START Text block

A tensor is a multi-dimensional array or an N-dimensional list of numbers.
187
What are the different types of tensor?
Scalar (a 0-dimensional array): A single value, like the number 7, has a shape of (), making it a 0-dimensional tensor. Vector (a 1D array): A list of numbers, such as [1, 2, 3], has one dimension and a length (e.g., 3), making it a 1-dimensional tensor. Matrix (a 2D array): A grid of numbers, like a spreadsheet with rows and columns, has two dimensions (rows and columns). For example, a 2x3 matrix is a 2-dimensional tensor with a shape of (2, 3). Higher-Dimensional Tensors: Any array with three or more dimensions is a tensor. For example, a 3D tensor could represent a grayscale video (with dimensions for frames, height, and width), while a 4D tensor could represent a batch of color images.
188
What is tf.Transform a hybrid of?
1) Apache Beam / Dataflow 2) Tensorflow
189
Which Tensorflow component identifies anomalies between training and serving data and can automatically create a schema by examining the data?
Data Validation
190
What is Tensorflow Extended - Data Validation used for?

END Text block
START Available data

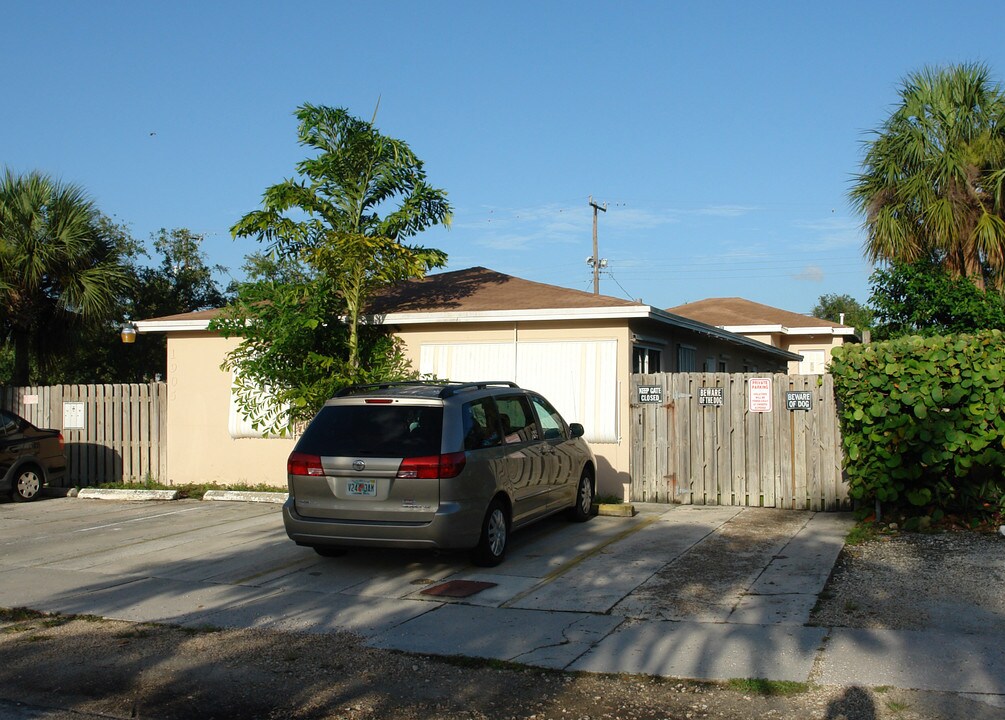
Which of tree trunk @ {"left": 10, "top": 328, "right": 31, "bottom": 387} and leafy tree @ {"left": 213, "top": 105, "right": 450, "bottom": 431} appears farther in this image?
tree trunk @ {"left": 10, "top": 328, "right": 31, "bottom": 387}

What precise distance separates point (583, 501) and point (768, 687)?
20.4 ft

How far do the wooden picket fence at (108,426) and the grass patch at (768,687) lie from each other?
42.3 ft

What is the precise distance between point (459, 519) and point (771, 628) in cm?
291

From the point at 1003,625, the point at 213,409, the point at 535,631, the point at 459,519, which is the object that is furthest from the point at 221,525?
the point at 1003,625

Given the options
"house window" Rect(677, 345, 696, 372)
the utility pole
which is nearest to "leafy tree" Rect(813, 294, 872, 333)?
the utility pole

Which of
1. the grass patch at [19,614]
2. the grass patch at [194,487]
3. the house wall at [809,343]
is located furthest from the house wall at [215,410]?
the house wall at [809,343]

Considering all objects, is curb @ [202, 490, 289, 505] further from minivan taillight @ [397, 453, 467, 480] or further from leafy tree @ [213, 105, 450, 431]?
minivan taillight @ [397, 453, 467, 480]

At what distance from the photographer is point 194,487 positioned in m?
15.7

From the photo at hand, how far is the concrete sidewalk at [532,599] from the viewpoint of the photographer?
621cm

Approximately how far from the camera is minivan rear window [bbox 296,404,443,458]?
8648 mm

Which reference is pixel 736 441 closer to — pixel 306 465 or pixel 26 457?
pixel 306 465

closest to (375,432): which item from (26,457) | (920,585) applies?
(920,585)

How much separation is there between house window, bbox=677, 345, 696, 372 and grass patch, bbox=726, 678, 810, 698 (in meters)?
10.8

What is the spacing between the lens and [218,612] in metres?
7.85
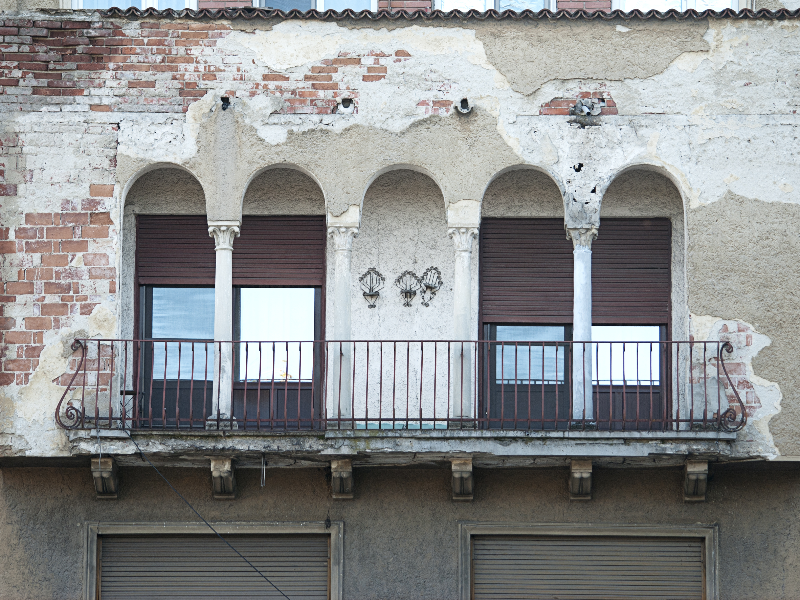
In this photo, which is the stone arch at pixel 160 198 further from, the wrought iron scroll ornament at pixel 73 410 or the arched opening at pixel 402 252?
the arched opening at pixel 402 252

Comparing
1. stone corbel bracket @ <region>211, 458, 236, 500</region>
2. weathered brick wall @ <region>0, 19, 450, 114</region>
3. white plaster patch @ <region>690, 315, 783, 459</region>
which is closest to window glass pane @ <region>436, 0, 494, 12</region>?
weathered brick wall @ <region>0, 19, 450, 114</region>

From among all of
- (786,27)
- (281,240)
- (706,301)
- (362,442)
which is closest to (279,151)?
(281,240)

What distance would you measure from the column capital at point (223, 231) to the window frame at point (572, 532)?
134 inches

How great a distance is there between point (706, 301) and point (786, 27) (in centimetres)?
276

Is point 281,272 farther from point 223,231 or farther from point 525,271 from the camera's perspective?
point 525,271

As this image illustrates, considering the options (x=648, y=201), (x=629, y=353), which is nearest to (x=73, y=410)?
(x=629, y=353)

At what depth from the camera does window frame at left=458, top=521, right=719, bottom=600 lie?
37.4 ft

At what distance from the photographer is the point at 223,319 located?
450 inches

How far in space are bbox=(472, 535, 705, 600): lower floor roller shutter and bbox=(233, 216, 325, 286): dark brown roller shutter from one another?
312 centimetres

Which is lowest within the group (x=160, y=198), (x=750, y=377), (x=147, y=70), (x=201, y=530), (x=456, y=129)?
(x=201, y=530)

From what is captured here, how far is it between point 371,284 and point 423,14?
264cm

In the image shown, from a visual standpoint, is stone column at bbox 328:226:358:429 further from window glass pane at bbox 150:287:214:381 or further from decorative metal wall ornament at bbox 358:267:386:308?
window glass pane at bbox 150:287:214:381

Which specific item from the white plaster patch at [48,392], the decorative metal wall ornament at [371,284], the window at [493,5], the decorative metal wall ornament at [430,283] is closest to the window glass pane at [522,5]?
the window at [493,5]

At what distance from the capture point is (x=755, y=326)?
11.4 metres
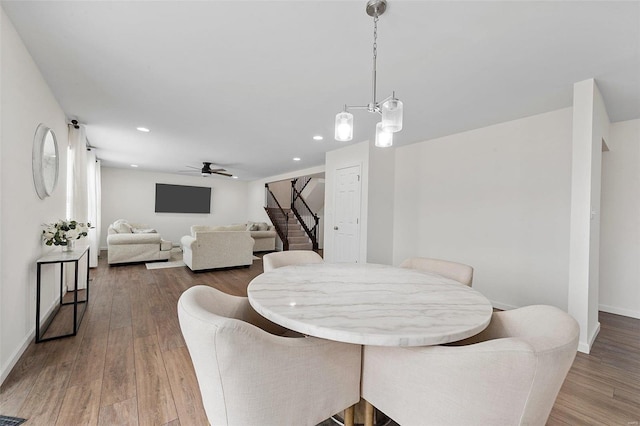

END Available data

* Exercise instructions *
a - Translate this sentence from the TensorFlow notes into Spanish: "A tensor is a multi-dimensional array or an N-dimensional list of numbers."
b - According to the TensorFlow notes, what shape does a 2x3 matrix have?
c - Continue the TensorFlow notes from the point where they stop.
The data is separate material and is not covered by the tasks here.

* Task-by-task outputs *
a - Un tensor es un arreglo multidimensional o una lista de números de N dimensiones.

b - (2, 3)

c -
Can be used for generating schemas and statistics about the distribution of every feature in the dataset. This can be used to ensure that the data used for training a model is consistent with the data the model will see in production.
191
What is the usual workflow when working with Tensorflow Extended - Data Validation?
StatisticsGen - Generate statistics for the data SchemaGen - Use those statistics to generate a schema for each feature Visualise the schema and statistics and manually inspect them Update the schema if needed
192
What is the difference between Pairwise and Pointwise evaluation within Generative AI evaluation?
The difference lies in their scope. In Pointwise evaluation the evaluator looks at a single prompt and a single response. They assign a score based on a specific rubric or scale (e.g., 1–5 Likert scale, Pass/Fail, or Binary Correct/Incorrect).. In pairwise evaluation, the evaluator is presented with one prompt and two different responses (like the LMSYS Chatbot Arena).
193
What are Rubrics within GenAI Evaluation?
Rubrics are a set of instructions and criteria given to the evaluation (whether a human or an LLM-as-a-Judge) to define exactly how to score a response. Without a rubric, evaluation is subjective "vibes-based" checking. With a rubric, evaluation becomes a measurable, reproducible metric.
194
What are metrics within GenAI Evaluation?
A score that measures the model output against the rating rubrics.
195
What do BLUE, ROUGUE and METEOR focus on within Generative AI evaluation?
ROUGE - Focuses on recall BLEU - Focuses on precision METEOR - Focuses on precision and recall
196
Within GenAI Evaluation, what does perplexity measure?
Quantifies how well the language model predicts the next word in a sequence.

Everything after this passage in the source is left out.